■ WORK TO DO
- A) Reproduce the passage on Essex research between "1. Summary of" and "on public services.", inclusive.
- B) Decide whether each statement agrees with the passage on Essex research: (i) Suffolk County Council adopted the tools, (ii) the results of neural networks are described as easy to interpret, (iii) the research dealt with novel ensemble tree methods. Answer yes or no for each, quoting the deciding words.
- C) According to the passage on Essex research, what kind of bias in decision making were the new tools meant to reduce?

■ TEXT PASSAGE
====================

1. Summary of the impact

Research at Essex has shaped the policy and practice of Essex and Suffolk County Councils, improving public service delivery. Essex research into novel ensemble tree methods formed the basis of new machine learning platforms and decision support tools to reduce human-unconscious bias in decision making. Adopted by Suffolk County Council the tools support decision making processes and training of social care practitioners, enabling timely intervention and prevention measures for vulnerable children and adults, including children at risk of entering care. The tools developed from this Essex research have enabled the Councils to better understand and improve their use of data, develop staff expertise, and better target resources, improving public service efficiency in an environment of increasing financial pressure and demand on public services.

2. Underpinning research

During the last decade there has been a significant growth in the use of predictive statistical modelling in public sector organisations. The most significant challenges that local councils are facing are to identify particular groups which need more support from the government, or to classify people into different categories and provide more specific and appropriate support towards each group. Although there are many algorithms available for classification of such problems, most of them are either not fully data-driven approaches or lack interpretability. For example the specification of the logistic model may not be well suited for the large data sets involved in such projects and model misspecification is likely to happen as more data are collected, while the results of neural networks may be difficult to interpret.

====================

■ GIVEN RECORDS

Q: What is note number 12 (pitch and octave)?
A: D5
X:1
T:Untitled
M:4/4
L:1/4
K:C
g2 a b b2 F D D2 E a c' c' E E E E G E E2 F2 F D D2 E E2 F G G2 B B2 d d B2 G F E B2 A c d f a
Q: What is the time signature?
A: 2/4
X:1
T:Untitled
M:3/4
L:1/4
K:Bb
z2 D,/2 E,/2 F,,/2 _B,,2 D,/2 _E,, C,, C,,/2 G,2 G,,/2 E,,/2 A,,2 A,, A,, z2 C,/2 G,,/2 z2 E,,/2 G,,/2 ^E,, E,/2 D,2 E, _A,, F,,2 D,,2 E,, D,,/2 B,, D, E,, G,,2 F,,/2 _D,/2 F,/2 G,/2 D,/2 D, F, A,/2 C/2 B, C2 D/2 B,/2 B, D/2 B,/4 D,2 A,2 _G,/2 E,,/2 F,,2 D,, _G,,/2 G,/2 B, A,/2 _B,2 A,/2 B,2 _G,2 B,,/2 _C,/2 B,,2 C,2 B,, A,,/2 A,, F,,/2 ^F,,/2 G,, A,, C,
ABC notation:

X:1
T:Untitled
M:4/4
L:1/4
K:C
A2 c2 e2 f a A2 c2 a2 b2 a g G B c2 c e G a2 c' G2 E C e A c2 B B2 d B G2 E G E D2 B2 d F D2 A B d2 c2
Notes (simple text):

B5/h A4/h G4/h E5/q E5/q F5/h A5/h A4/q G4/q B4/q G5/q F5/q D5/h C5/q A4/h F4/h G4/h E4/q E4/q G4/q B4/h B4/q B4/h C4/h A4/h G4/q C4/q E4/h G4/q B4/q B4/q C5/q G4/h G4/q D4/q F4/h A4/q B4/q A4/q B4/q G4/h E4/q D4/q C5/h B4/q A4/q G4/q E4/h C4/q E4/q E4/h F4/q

====================

■ OUTPUTS FOR THE TASKS
- A)
1. Summary of the impact

Research at Essex has shaped the policy and practice of Essex and Suffolk County Councils, improving public service delivery. Essex research into novel ensemble tree methods formed the basis of new machine learning platforms and decision support tools to reduce human-unconscious bias in decision making. Adopted by Suffolk County Council the tools support decision making processes and training of social care practitioners, enabling timely intervention and prevention measures for vulnerable children and adults, including children at risk of entering care. The tools developed from this Essex research have enabled the Councils to better understand and improve their use of data, develop staff expertise, and better target resources, improving public service efficiency in an environment of increasing financial pressure and demand on public services.

- B)
(i) Yes: "Adopted by Suffolk County Council the tools support decision making processes and training of social care practitioners"
(ii) No: "the results of neural networks may be difficult to interpret"
(iii) Yes: "Essex research into novel ensemble tree methods formed the basis of new machine learning platforms and decision support tools"

- C) Human-unconscious bias.